Все едва держались от смеху. Имянинник благодарил Облома Иваныча, но мушкетер кричит свое:
«Ну не подлец ли этот язык! Всю дорогу твердил – что сказать, пришел и наврал! Экое собачество! И ведь цел же, поди: вместо ноги, вот треснуло бы, сакру-бле, в морду!» – при этом Облом Иваныч пристукнул кулаком себя по салазкам.
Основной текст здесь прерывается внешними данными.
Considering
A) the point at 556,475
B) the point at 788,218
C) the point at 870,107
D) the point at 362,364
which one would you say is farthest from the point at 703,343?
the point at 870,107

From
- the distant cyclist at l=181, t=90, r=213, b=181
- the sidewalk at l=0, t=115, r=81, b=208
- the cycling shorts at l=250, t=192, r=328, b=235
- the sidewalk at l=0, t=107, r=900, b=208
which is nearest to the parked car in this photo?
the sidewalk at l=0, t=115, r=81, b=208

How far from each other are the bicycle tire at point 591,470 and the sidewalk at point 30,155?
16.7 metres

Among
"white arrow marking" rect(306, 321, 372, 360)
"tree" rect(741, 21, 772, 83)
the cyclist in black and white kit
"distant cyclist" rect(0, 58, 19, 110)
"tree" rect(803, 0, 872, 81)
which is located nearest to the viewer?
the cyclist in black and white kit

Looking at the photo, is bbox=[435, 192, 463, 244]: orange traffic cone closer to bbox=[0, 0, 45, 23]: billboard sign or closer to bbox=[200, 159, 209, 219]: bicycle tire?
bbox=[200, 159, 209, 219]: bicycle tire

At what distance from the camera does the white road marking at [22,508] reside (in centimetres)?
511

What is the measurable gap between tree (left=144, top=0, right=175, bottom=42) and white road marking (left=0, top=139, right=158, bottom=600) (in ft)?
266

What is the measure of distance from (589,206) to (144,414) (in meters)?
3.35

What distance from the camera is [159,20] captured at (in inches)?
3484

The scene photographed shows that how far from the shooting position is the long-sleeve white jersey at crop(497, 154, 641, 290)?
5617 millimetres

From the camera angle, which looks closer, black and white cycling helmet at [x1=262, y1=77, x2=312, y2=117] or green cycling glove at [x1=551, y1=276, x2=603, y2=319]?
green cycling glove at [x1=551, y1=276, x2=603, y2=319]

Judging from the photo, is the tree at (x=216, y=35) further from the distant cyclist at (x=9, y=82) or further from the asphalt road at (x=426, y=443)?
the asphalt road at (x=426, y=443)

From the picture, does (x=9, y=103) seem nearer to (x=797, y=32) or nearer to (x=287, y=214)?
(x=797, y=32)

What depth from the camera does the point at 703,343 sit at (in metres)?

«Спасибо тебе за честь, брат, Облом Иваныч!» – отвечал кавалер, улыбаючись. Но мушкетер продолжал кричать: «нет уж, вы меня не благодарите – чуть дело по службе – у меня язык наврет! Бывало фельдфебель сигналы спрашивает; я ему так сыграю на язычок, что он только головой покачает: ну брат, говорит, такую самую переправу я сейчас из подворотни слышал! Да и капральный недаром советовал: тебе бы, говорит, попросить пригонщика посадку сделать, да оторочить поднарядом язычище-то! – вот он какой прохвост – язык! А ведь где не надо – так что твои гусли – просто музыка». Затем Облом Иваныч повеселел и даже тявкнул на Сибирлетку и уверял, что вот, мол, собака была бы из него первый сорт: «у меня и зуб черт знает чего не перекусит пополам!»
Все смеялись и утверждали, что он и так человек хорош. «Какой уж тут человек: об одной ноге, да еще и язык брехун! Таких и птиц-то на свете не бывает, не токмо людей!» – отвечал мушкетер. Между тем, заметив немецкие приношения, он полюбопытствовал спросить: что это за снаряды? Кавалер объяснял ему – какие снаряды, и Облом Иваныч подбоченился, расставил свои полторы ноги, нахмурился и, озирая немцев, повел очень серьезную речь: «Гут – народ вы, господа немцы! Прах возьми, отменный народ; Бог дает тебе, а ты тому, у кого нет; а Бог тебе за это втрое отсыплет! Очень, черт побери, хорошие вы человеки!»
Бауер потрепал его по плечу и дружески отвечал;. «Ви сам добры золдат и ошн прикрасный шаловек» Немцы ушли.
«Нашел красоту!» – бормотал мушкетер, и стал производить смотр припасам, мурлыча про себя: «добрый народ, сакру-бле! Натуральные, дьявол побери, люди! Важная, сударь, нация!»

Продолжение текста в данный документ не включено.